Work request: Collect every line in the records below that contains the word "States".

Available records:
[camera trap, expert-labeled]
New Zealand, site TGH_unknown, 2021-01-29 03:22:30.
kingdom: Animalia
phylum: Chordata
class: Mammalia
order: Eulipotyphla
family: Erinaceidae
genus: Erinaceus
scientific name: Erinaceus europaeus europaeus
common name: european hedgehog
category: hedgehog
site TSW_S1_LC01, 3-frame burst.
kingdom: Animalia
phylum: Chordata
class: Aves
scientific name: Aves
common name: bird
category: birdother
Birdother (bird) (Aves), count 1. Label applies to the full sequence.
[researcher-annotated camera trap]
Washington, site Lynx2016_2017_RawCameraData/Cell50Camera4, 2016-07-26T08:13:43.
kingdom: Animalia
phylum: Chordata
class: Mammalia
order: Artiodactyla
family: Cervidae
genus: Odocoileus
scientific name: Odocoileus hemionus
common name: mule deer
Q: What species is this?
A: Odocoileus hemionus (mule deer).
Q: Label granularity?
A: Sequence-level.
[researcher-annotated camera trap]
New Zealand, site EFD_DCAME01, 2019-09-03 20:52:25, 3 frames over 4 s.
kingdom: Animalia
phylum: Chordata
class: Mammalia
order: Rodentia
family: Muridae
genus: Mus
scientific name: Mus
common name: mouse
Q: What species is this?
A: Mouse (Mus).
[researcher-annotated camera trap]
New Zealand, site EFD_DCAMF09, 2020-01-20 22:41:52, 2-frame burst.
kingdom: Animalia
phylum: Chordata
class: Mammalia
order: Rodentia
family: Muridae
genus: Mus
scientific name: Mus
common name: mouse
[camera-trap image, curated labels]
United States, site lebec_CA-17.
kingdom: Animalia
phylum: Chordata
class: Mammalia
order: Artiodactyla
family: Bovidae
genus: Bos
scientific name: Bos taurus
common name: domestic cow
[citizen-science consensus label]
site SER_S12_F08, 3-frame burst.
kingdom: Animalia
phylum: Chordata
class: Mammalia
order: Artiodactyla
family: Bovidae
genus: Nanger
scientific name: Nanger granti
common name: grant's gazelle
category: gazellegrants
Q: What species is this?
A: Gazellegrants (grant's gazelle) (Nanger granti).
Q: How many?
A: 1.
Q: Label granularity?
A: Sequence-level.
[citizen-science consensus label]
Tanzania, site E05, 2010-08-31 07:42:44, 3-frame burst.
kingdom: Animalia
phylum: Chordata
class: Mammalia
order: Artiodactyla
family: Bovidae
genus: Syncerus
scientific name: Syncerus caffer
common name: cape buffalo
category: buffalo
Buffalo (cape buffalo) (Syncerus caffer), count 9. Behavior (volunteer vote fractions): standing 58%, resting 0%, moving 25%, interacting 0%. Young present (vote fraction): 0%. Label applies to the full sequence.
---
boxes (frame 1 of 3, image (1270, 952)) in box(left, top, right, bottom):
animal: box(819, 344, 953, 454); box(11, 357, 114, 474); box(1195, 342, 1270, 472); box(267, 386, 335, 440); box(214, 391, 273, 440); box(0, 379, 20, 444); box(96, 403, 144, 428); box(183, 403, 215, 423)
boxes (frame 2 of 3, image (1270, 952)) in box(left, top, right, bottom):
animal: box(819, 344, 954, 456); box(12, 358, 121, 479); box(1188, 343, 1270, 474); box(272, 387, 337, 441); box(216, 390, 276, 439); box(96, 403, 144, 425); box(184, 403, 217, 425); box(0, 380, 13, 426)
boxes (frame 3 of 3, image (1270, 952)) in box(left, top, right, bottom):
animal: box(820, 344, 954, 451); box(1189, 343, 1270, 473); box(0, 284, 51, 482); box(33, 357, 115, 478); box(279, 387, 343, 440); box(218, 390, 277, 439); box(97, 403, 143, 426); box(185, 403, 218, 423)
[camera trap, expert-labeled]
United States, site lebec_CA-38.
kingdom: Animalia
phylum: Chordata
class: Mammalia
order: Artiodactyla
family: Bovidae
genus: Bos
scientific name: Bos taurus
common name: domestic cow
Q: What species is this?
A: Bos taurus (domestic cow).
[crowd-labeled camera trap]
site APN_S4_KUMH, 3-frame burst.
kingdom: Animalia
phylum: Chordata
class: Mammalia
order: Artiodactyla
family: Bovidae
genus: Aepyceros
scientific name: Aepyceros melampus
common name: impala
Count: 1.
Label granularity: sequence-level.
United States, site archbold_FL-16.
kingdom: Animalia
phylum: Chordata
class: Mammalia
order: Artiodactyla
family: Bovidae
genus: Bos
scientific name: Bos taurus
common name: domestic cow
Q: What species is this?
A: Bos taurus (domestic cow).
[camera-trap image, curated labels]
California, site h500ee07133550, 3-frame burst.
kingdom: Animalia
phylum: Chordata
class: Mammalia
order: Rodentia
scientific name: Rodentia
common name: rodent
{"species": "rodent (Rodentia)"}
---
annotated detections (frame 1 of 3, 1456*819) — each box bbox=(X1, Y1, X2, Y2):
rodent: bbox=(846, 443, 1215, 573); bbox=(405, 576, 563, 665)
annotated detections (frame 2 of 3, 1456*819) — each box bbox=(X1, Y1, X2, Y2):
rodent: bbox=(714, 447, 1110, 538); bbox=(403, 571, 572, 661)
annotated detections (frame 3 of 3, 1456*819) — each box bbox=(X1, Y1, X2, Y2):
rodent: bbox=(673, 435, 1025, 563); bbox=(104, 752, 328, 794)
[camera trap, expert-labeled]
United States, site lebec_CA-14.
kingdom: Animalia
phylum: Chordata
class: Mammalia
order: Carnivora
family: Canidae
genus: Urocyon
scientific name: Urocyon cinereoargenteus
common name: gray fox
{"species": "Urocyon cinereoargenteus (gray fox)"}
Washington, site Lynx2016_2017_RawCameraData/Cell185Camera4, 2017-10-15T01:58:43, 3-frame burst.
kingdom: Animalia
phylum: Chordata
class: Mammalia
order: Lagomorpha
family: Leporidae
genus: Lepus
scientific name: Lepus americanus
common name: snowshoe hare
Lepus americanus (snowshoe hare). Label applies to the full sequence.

Task response:
United States, site lebec_CA-17.
United States, site lebec_CA-38.
United States, site archbold_FL-16.
United States, site lebec_CA-14.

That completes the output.